Comme la loi a été adoptée il y a à peine quelques mois, le Conseil n’a pas finalisé son programme de formation. Pour l’instant, les deux cours sur les mythes et préjugés — pour un total de deux heures — sont disponibles et un troisième volet de même durée sur la violence conjugale sera offert en septembre. Le Conseil dit aussi être en train de préparer une formation plus exhaustive, soit un séminaire estimé à trois jours pour répondre aux exigences de la nouvelle loi.
Les nouveaux juges ne sont pas laissés à eux-mêmes, insiste la Cour du Québec. Ils bénéficient d’un programme d’accueil qui inclut plusieurs activités de formation, ainsi qu’un accompagnement par un collègue d’expérience pendant deux ans. La Cour rappelle aussi que le code de déontologie des magistrats inclut l’obligation de suivre des cours en formation continue pour se tenir à jour : ils ont le choix d’une longue liste de cours — sur le droit, mais aussi sur les enjeux sociaux, dont les violences sexuelles.
Les nouvelles obligations de formations découlant de l’ancien projet de loi 92 ne s’appliquent pas aux juges de la Cour supérieure. Mais ces magistrats nommés par le fédéral ont des exigences similaires depuis mai 2021.
Les tribunaux spécialisés
La question a été posée depuis lundi : les nouveaux tribunaux spécialisés en violences sexuelles — actuellement déployés dans le cadre de huit projets pilotes — vont-ils mener à des jugements différents ?
L’objectif de ces tribunaux n’est pas d’obtenir plus de condamnations, précise Me Sophie Gagnon. Il a pour but d’offrir un meilleur accompagnement de la victime à toutes les étapes du processus, ainsi que d’assurer son bien-être.
Les règles de droit n’y seront pas différentes, et les absolutions (conditionnelles ou inconditionnelles) vont demeurer possibles.
Selon elle, l’obtention de jugements évitant les mythes et préjugés sur les victimes de crimes sexuels passe définitivement par une meilleure formation des magistrats. Elle la juge aussi nécessaire pour tous les intervenants du système de justice, des policiers aux travailleurs sociaux. « C’est vraiment essentiel », martèle-t-elle, jugeant que les cours de droit à l’université sur ce sujet sont insuffisants. Juripop a d’ailleurs mis sur pied un programme de formation en violences conjugales et sexuelles pour les avocats de pratique privée. Certains d’entre eux deviendront un jour des magistrats.

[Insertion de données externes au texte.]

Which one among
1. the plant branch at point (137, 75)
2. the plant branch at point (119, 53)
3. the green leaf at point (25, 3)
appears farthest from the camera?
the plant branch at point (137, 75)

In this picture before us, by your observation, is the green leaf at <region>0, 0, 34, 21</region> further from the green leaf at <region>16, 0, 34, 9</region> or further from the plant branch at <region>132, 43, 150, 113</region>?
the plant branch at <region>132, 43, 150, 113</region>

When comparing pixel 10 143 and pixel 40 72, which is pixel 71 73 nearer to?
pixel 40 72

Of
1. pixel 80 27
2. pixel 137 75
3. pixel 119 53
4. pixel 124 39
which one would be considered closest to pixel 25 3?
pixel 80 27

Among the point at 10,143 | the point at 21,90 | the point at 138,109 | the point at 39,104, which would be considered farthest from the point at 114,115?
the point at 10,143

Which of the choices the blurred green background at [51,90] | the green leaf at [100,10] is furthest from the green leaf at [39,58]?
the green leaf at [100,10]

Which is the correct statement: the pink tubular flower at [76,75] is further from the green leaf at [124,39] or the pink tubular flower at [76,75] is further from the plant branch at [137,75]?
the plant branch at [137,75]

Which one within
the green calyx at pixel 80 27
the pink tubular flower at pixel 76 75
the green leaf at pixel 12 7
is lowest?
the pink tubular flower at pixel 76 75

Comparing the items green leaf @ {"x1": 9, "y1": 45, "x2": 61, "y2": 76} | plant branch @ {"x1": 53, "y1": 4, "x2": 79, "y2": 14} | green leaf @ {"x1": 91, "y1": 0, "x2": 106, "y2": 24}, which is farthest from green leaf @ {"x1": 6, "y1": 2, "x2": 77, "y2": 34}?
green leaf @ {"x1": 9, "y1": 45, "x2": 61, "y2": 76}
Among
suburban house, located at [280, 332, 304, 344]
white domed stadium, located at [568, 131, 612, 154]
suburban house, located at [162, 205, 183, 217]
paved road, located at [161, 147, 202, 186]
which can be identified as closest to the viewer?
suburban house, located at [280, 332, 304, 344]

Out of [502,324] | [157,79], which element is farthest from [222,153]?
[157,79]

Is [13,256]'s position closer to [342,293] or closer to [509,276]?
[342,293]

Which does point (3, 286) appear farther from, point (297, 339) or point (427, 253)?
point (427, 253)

Me Gagnon rapporte qu’ailleurs dans le monde — en Afrique du Sud et en Nouvelle-Zélande, par exemple —, les juges qui ont suivi de telles formations ont été les premiers à reconnaître leur utilité.
Le professeur titulaire à l’École de service social de l’Université d’Ottawa, Simon Lapierre, qui a participé au rapport Rebâtir la confiance, est du même avis : chez les membres du comité, le besoin de formation a été relevé par tous, et cité comme élément de solution.
« Et clairement ce juge-là [Matthieu Poliquin], il aurait besoin de formation », a-t-il laissé tomber en entrevue.
Par contre, dans ce cas, le problème ne semble pas forcément être un manque de connaissance : le professeur perçoit plutôt « un manque de jugement et de sensibilité ». Les mots et le raisonnement que le juge Poliquin a utilisés pour en arriver à sa décision sont « étonnants » en 2022, estime-t-il, vu les avancées sociales déjà réalisées et le fait que la population a été sensibilisée aux nombreuses difficultés vécues par les victimes dans le système de justice dans la foulée du mouvement de dénonciation #MoiAussi.
S’il dit « oui » à la formation, le professeur, spécialisé notamment en violences faites aux femmes, se demande néanmoins : est-ce assez ? Il faut aller plus loin, croit-il. « Un cours de quelques heures ne fera pas de miracles », soutient-il, faisant valoir qu’il faudrait aussi insister sur la formation continue. Il estime d’ailleurs bon d’aborder le problème en amont en examinant le processus de sélection des magistrats québécois.
« On peut s’attendre à plus de nos juges », conclut Simon Lapierre.